# What the exercise asks
The lines to return are those below that contain the word "States".

(Records shown)

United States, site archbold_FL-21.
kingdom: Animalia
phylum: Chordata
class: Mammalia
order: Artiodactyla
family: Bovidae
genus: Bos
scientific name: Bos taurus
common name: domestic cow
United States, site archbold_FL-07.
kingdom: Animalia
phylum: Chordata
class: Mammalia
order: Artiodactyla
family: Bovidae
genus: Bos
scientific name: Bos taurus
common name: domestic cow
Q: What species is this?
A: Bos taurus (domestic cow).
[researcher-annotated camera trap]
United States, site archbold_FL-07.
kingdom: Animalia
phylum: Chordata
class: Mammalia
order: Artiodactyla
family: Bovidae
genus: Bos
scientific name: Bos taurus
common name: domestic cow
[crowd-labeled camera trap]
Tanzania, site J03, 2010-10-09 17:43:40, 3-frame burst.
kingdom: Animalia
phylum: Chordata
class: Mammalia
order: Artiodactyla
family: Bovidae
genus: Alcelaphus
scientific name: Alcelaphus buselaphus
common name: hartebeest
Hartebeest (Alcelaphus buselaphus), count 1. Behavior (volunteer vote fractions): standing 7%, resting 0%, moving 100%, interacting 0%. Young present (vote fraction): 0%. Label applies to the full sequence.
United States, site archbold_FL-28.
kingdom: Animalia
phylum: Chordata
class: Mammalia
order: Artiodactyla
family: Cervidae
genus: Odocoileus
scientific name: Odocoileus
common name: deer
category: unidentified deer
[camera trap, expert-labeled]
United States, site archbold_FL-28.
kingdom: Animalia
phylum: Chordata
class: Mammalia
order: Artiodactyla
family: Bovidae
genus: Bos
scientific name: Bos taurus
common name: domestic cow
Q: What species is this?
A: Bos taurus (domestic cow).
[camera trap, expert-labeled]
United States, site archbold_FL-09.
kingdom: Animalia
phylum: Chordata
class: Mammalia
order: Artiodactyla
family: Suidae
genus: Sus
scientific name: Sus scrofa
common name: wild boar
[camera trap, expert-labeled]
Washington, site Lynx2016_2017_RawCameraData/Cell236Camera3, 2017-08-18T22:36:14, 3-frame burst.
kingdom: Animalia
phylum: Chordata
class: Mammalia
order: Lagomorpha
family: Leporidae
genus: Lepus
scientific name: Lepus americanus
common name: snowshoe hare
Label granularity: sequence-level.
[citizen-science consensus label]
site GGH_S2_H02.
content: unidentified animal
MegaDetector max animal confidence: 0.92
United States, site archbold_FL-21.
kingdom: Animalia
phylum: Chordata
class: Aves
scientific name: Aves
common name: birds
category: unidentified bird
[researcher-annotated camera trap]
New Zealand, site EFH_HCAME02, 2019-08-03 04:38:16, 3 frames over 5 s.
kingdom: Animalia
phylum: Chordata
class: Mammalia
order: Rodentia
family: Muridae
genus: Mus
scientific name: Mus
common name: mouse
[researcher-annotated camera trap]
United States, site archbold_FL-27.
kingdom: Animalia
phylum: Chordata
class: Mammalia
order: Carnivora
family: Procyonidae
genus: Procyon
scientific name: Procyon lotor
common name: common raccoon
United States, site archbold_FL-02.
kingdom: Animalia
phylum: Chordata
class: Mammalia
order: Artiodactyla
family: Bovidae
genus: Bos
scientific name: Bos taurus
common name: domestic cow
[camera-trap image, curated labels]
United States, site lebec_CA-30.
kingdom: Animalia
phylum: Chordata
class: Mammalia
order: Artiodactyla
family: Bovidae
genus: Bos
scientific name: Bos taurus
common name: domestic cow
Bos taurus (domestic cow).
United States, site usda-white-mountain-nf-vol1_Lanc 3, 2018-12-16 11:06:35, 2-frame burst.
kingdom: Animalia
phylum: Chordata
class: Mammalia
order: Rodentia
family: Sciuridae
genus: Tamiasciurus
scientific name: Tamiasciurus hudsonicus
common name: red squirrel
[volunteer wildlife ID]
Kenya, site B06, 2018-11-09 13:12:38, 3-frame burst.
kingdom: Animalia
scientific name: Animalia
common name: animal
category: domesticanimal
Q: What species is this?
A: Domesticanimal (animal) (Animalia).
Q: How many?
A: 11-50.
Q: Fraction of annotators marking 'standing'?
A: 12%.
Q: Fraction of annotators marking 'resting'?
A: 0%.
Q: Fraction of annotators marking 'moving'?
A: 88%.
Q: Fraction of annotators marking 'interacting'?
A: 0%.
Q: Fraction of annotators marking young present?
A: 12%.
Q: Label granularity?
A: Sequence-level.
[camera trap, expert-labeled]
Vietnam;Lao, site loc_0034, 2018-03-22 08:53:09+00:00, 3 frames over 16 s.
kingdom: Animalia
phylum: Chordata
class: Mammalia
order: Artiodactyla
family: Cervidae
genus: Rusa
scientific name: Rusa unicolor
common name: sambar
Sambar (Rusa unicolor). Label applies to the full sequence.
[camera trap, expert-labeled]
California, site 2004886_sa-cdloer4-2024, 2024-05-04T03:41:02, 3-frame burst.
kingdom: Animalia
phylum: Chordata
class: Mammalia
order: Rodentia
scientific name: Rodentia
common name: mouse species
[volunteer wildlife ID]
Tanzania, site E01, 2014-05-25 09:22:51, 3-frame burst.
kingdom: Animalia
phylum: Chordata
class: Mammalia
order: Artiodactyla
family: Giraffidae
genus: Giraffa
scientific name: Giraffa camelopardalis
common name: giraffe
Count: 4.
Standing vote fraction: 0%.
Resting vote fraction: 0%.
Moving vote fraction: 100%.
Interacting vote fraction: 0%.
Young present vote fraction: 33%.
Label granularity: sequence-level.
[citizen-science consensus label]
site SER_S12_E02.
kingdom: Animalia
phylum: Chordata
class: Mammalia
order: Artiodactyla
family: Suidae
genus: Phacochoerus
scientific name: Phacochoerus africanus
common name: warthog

(End Records shown)

# Response to the exercise
United States, site archbold_FL-21.
United States, site archbold_FL-07.
United States, site archbold_FL-07.
United States, site archbold_FL-28.
United States, site archbold_FL-28.
United States, site archbold_FL-09.
United States, site archbold_FL-21.
United States, site archbold_FL-27.
United States, site archbold_FL-02.
United States, site lebec_CA-30.
United States, site usda-white-mountain-nf-vol1_Lanc 3, 2018-12-16 11:06:35, 2-frame burst.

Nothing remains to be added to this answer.